心臓病を経験した患者様の中には、「いつまた苦しい症状が出て、生命の危機に陥るかわからない」と、日常生活に不安を感じられ、外出に消極的になってしまうなど、日常生活に制約が出てしまう方や、自己管理等について、「実践するのが難しい」という悩みを持たれる方がいらっしゃいます。そうした方に対して、カウンセリングを行い、個別にどうやって病気と向き合っていくか、疾患管理の方法なども考え、前向きに日常生活を送っていけるよう、サポートしていきます。こうしたカウンセリングも、重要な心臓リハビリテーションの一環です。

心臓リハビリの効果

心臓リハビリを行うことにより、虚血性心疾患(狭心症、心筋梗塞等)の患者様では、心臓リハビリを行わない場合に比べて死亡率が26%低下し、入院のリスクが18%低下するという数字が報告されています。また心不全の患者様では、同リハビリを行わない場合に比べてあらゆる入院が25%減少し、心不全による入院が39%減少するという数字が出ています。

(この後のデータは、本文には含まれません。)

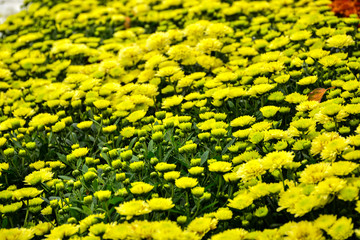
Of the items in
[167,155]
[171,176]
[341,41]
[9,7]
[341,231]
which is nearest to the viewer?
[341,231]

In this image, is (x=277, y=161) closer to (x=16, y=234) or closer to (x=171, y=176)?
(x=171, y=176)

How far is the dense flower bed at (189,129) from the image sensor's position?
197 cm

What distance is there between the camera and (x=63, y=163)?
2.90 meters

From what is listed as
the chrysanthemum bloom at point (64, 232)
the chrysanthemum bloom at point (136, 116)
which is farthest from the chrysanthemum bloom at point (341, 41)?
the chrysanthemum bloom at point (64, 232)

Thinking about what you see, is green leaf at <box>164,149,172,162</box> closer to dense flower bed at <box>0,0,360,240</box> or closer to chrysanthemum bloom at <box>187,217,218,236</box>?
dense flower bed at <box>0,0,360,240</box>

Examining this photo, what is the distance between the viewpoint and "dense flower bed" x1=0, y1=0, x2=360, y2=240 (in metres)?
1.97

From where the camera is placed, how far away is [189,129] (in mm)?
2678

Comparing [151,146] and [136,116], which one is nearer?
[151,146]

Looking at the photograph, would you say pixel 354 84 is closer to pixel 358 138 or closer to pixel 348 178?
pixel 358 138

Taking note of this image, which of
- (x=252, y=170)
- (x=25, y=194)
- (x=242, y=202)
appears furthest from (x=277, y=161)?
(x=25, y=194)

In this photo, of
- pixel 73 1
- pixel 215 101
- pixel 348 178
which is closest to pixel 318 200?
pixel 348 178

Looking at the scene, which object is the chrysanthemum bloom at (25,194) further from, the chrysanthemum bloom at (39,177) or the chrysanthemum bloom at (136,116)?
the chrysanthemum bloom at (136,116)

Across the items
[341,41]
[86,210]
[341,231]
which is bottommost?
[86,210]

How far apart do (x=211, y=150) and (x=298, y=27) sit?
1609 millimetres
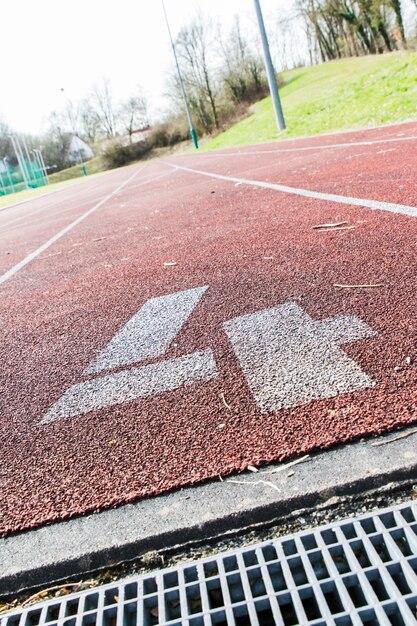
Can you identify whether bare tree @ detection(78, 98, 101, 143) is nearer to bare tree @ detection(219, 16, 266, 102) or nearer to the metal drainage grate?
bare tree @ detection(219, 16, 266, 102)

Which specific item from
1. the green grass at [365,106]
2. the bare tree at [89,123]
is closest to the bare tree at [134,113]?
the bare tree at [89,123]

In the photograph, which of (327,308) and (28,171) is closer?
(327,308)

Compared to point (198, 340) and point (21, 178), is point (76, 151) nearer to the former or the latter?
point (21, 178)

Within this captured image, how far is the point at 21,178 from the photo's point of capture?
6919 centimetres

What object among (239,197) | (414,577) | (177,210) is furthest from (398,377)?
→ (177,210)

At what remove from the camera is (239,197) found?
7641mm

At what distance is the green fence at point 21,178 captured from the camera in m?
61.8

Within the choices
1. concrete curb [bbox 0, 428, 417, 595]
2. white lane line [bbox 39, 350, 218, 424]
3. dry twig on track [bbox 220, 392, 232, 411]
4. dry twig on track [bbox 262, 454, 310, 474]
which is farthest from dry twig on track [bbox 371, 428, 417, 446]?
white lane line [bbox 39, 350, 218, 424]

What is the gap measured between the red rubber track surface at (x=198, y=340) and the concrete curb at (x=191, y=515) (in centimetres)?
6

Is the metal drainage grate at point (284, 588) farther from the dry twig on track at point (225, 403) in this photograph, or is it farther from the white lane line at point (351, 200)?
the white lane line at point (351, 200)

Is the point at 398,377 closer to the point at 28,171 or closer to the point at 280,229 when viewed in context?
the point at 280,229

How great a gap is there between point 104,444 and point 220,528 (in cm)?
63

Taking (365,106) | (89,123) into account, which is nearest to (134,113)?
(89,123)

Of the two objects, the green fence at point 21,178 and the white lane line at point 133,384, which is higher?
the green fence at point 21,178
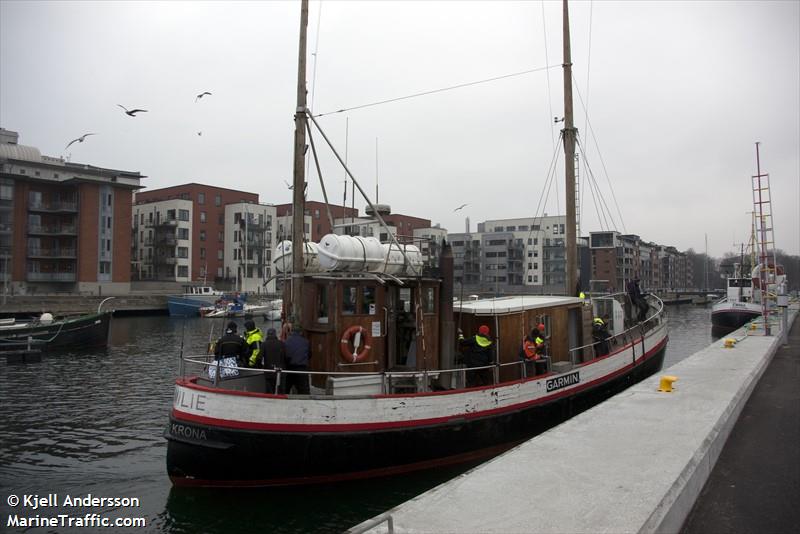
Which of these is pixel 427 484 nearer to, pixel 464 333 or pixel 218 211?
pixel 464 333

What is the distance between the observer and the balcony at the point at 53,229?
62.9 m

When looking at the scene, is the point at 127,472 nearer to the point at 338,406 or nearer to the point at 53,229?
the point at 338,406

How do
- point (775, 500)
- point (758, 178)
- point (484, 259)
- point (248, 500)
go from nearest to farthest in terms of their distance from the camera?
point (775, 500) < point (248, 500) < point (758, 178) < point (484, 259)

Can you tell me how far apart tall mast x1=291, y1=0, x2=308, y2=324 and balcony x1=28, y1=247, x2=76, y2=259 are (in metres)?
64.2

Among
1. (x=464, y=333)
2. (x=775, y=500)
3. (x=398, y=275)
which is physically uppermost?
(x=398, y=275)

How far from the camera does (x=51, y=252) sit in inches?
2498

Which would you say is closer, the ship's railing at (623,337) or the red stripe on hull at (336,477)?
the red stripe on hull at (336,477)

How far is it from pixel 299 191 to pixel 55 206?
6594 centimetres

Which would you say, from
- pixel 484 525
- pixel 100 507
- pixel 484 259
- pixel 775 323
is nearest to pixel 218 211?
pixel 484 259

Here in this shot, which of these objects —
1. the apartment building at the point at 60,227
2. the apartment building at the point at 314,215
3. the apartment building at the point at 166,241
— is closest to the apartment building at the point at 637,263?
the apartment building at the point at 314,215

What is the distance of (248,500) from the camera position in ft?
30.9

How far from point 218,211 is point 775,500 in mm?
86232

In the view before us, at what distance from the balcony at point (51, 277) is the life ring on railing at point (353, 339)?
64431 millimetres

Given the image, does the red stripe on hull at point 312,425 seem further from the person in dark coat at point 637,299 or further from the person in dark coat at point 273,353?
the person in dark coat at point 637,299
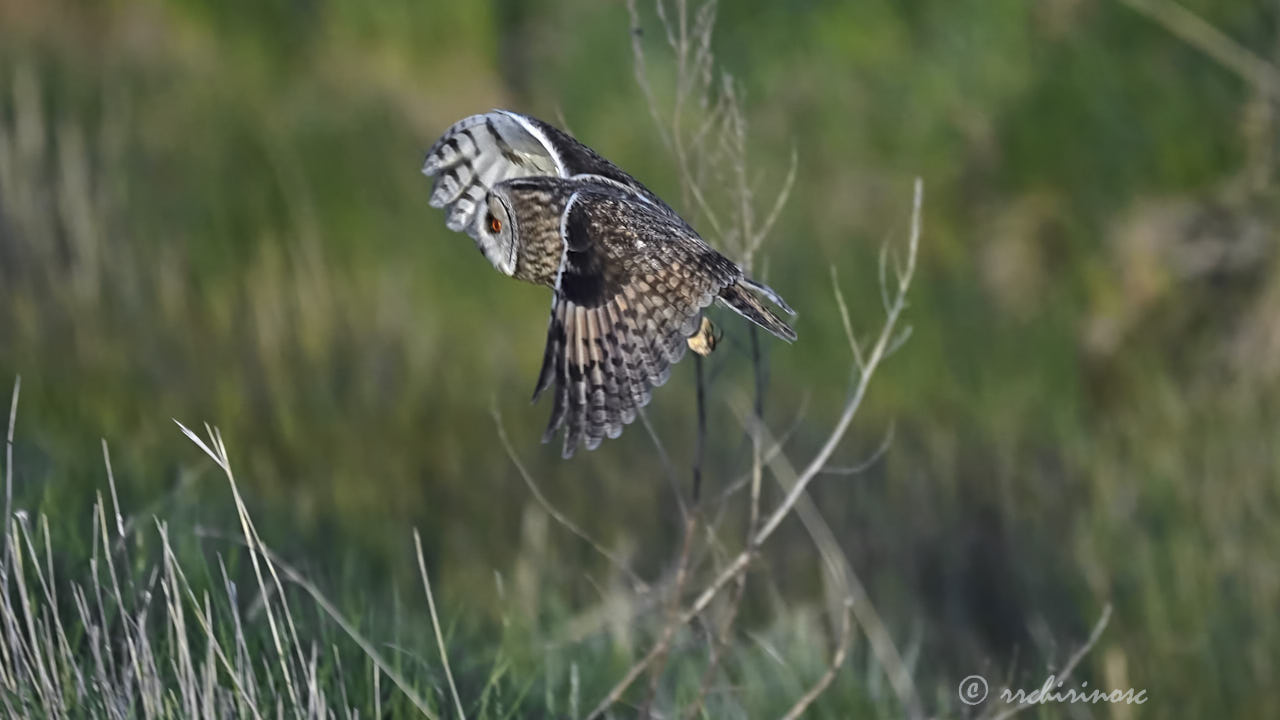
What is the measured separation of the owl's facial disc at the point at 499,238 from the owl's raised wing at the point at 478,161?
95 mm

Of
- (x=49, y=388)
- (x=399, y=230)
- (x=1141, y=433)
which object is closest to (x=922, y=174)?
(x=1141, y=433)

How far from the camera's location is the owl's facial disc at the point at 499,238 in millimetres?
2852

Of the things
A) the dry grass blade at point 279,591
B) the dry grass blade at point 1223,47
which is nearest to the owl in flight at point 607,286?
the dry grass blade at point 279,591

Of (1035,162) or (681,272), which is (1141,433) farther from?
(681,272)

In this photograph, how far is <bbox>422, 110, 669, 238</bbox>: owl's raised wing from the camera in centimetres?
303

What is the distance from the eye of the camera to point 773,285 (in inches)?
297

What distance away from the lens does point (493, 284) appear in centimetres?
768

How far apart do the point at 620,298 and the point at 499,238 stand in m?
0.31

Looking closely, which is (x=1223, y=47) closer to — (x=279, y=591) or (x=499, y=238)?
(x=499, y=238)

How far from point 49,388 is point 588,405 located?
12.7 ft

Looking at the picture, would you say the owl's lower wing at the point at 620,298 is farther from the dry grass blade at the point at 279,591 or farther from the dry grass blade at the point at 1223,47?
the dry grass blade at the point at 1223,47

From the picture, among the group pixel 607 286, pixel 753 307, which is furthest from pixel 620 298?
pixel 753 307

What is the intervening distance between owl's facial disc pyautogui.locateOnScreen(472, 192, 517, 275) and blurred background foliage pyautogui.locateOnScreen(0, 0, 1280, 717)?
182cm

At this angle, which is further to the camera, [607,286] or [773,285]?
[773,285]
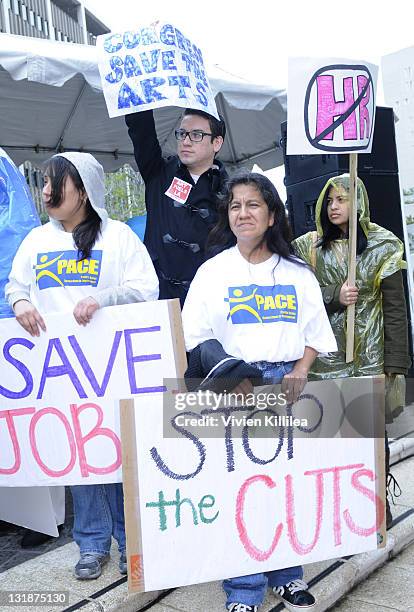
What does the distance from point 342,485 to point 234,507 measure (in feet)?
1.33

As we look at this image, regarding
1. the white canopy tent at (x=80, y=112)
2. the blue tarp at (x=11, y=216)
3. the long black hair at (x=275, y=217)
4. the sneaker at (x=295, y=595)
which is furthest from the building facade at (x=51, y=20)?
the sneaker at (x=295, y=595)

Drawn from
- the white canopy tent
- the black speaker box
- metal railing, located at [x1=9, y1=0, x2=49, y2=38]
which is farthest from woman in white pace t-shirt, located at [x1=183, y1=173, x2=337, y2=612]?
metal railing, located at [x1=9, y1=0, x2=49, y2=38]

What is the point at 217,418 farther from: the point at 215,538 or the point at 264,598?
the point at 264,598

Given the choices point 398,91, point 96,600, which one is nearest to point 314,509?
point 96,600

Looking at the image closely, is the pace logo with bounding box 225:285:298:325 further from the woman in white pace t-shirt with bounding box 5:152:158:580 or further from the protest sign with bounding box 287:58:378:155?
the protest sign with bounding box 287:58:378:155

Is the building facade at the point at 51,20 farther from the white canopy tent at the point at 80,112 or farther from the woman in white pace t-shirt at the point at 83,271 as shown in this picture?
the woman in white pace t-shirt at the point at 83,271

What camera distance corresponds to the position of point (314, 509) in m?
2.20

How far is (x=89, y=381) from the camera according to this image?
2330mm

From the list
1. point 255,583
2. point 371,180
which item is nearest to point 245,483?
point 255,583

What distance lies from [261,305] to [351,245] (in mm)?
680

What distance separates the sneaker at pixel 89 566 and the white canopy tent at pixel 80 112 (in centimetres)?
258

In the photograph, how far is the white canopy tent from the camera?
3.70 m

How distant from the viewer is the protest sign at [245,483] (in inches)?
79.7

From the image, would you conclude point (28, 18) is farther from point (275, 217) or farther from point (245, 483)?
point (245, 483)
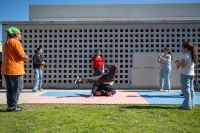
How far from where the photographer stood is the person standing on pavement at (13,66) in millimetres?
3227

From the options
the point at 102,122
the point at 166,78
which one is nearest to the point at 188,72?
the point at 102,122

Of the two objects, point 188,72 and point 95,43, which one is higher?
point 95,43

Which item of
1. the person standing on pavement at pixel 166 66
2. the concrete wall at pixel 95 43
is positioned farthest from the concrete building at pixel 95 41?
the person standing on pavement at pixel 166 66

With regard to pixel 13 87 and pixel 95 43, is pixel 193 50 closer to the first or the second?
pixel 13 87

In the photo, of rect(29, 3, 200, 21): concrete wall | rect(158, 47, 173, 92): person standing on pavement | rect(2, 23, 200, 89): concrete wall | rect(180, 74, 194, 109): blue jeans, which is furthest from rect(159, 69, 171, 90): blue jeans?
rect(29, 3, 200, 21): concrete wall

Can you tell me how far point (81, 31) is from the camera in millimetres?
7352

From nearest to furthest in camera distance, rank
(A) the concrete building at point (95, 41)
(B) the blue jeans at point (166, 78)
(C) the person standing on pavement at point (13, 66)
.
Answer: (C) the person standing on pavement at point (13, 66)
(B) the blue jeans at point (166, 78)
(A) the concrete building at point (95, 41)

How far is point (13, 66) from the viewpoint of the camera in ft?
10.6

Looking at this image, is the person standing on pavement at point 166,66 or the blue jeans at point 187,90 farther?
the person standing on pavement at point 166,66

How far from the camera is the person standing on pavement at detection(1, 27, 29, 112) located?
3.23 m

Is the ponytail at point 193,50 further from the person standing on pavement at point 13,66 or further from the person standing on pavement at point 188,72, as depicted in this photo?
the person standing on pavement at point 13,66

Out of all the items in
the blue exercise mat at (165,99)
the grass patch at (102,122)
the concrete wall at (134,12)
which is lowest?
the blue exercise mat at (165,99)

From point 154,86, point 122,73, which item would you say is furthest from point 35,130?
point 154,86

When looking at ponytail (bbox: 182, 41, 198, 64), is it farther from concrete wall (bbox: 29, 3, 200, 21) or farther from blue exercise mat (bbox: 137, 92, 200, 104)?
concrete wall (bbox: 29, 3, 200, 21)
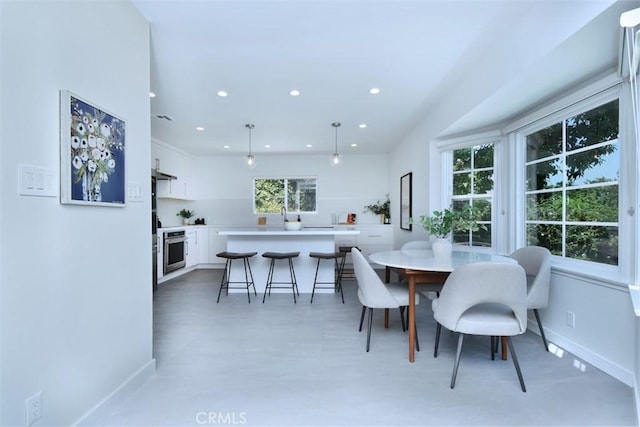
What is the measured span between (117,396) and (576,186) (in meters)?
3.62

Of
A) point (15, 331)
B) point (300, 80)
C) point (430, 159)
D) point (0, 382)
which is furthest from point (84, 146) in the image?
point (430, 159)

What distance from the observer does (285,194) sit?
657 centimetres

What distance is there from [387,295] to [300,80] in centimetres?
212

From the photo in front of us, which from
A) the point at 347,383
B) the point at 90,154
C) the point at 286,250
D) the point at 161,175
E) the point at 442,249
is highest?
the point at 161,175

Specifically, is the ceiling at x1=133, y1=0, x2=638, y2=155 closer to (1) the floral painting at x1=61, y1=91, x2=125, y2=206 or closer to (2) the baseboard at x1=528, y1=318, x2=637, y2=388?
(1) the floral painting at x1=61, y1=91, x2=125, y2=206

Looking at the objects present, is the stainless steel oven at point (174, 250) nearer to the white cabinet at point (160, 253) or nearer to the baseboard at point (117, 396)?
the white cabinet at point (160, 253)

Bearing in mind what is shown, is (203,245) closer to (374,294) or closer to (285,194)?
(285,194)

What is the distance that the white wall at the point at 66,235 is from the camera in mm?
1164

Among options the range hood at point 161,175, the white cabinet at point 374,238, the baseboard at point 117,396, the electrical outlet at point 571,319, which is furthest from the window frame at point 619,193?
the range hood at point 161,175

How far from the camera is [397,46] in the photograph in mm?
2289

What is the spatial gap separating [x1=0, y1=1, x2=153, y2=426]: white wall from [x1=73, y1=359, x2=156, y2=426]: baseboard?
0.03 m

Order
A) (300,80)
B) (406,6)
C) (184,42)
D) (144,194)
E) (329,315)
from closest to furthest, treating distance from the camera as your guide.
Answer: (406,6) → (144,194) → (184,42) → (300,80) → (329,315)

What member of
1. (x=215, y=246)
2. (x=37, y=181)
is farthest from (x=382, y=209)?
(x=37, y=181)

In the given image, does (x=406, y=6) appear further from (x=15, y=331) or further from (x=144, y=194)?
(x=15, y=331)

心臓リハビリテーションでは以下のような効果が認められています。

  • 心筋梗塞の再発や突然死が減り、死亡率が減少します。
  • 心不全の再入院が減り、死亡のリスクが減少します。
  • 運動能力や体力の向上により、息切れなどの心不全症状が軽くなります。
  • 筋肉量が増えて楽に動けるようになり、心臓への負担が減ります。
  • 血管が広がりやすくなり、血液循環が良くなります。
  • 自律神経の働きが安定し、不整脈の予防につながります。
  • 動脈硬化の元になる冠危険因子(高血圧や脂質異常症、肥満など)が改善します。
  • インスリンの効きが良くなり、血糖値(糖尿病)が改善します。
  • 精神面でも自信がつくことで、不安やうつ状態が改善します。

上記のようなことから、生活の質(QOL : quality of life)が改善し、充実した毎日を過ごすことができるようになります。